>>>>
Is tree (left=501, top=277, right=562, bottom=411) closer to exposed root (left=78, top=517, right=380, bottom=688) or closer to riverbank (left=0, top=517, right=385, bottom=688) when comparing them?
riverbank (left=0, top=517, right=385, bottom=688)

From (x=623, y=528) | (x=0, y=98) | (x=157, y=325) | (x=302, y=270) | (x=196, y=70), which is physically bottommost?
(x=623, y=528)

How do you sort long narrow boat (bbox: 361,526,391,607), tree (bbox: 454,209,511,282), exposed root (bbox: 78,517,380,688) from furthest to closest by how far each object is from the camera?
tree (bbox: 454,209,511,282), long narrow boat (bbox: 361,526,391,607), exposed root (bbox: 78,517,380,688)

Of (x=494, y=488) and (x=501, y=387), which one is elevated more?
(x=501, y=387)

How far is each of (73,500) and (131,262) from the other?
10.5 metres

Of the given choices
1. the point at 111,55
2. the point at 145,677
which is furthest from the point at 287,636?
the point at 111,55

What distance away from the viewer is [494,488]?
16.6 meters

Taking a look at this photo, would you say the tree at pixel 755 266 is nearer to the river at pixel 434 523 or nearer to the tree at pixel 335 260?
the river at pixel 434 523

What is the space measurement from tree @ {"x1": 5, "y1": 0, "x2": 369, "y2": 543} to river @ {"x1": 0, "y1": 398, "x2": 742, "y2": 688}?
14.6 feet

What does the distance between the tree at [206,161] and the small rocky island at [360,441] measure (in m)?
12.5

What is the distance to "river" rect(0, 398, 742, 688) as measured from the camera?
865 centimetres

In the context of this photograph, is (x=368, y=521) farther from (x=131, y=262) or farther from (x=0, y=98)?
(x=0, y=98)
<<<<
STATED PROBLEM
Rewrite all of the entries above, swapping "small rocky island" for "small sandy island" and leaving everything else unchanged.

RESULT
Is tree (left=501, top=277, right=562, bottom=411) closer to exposed root (left=78, top=517, right=380, bottom=688) or closer to riverbank (left=0, top=517, right=385, bottom=688) when comparing them?
riverbank (left=0, top=517, right=385, bottom=688)

From (x=623, y=528) | (x=0, y=98) | (x=157, y=325) | (x=302, y=270) | (x=196, y=70), which is physically bottommost?
(x=623, y=528)

How do you sort long narrow boat (bbox: 361,526,391,607), tree (bbox: 454,209,511,282), exposed root (bbox: 78,517,380,688) from furthest to closest by how far each object is from the camera?
tree (bbox: 454,209,511,282), long narrow boat (bbox: 361,526,391,607), exposed root (bbox: 78,517,380,688)

Of (x=494, y=488) and (x=501, y=387), which one is elevated more?
(x=501, y=387)

How far is each of (73,500) and (131,262) from the other?
10.5 metres

Of the given choices
1. the point at 111,55
2. the point at 145,677
which is furthest from the point at 287,636?
the point at 111,55

What distance away from the viewer is [494,488]?
16.6 meters

Taking a look at this photo, would you say the tree at pixel 755 266 is nearer to the river at pixel 434 523 or nearer to the tree at pixel 335 260?
the river at pixel 434 523

What is the space measurement from tree @ {"x1": 5, "y1": 0, "x2": 369, "y2": 543} to river @ {"x1": 0, "y1": 398, "x2": 742, "y2": 688}?
14.6 feet

What does the distance between the tree at [206,161] and the small sandy island at [360,441] measure (in m)?
12.5

What is the distance to "river" rect(0, 398, 742, 688) as measured from the camera?
865 centimetres

In the context of this photograph, is (x=368, y=521) farther from (x=131, y=262) or farther from (x=0, y=98)?
(x=0, y=98)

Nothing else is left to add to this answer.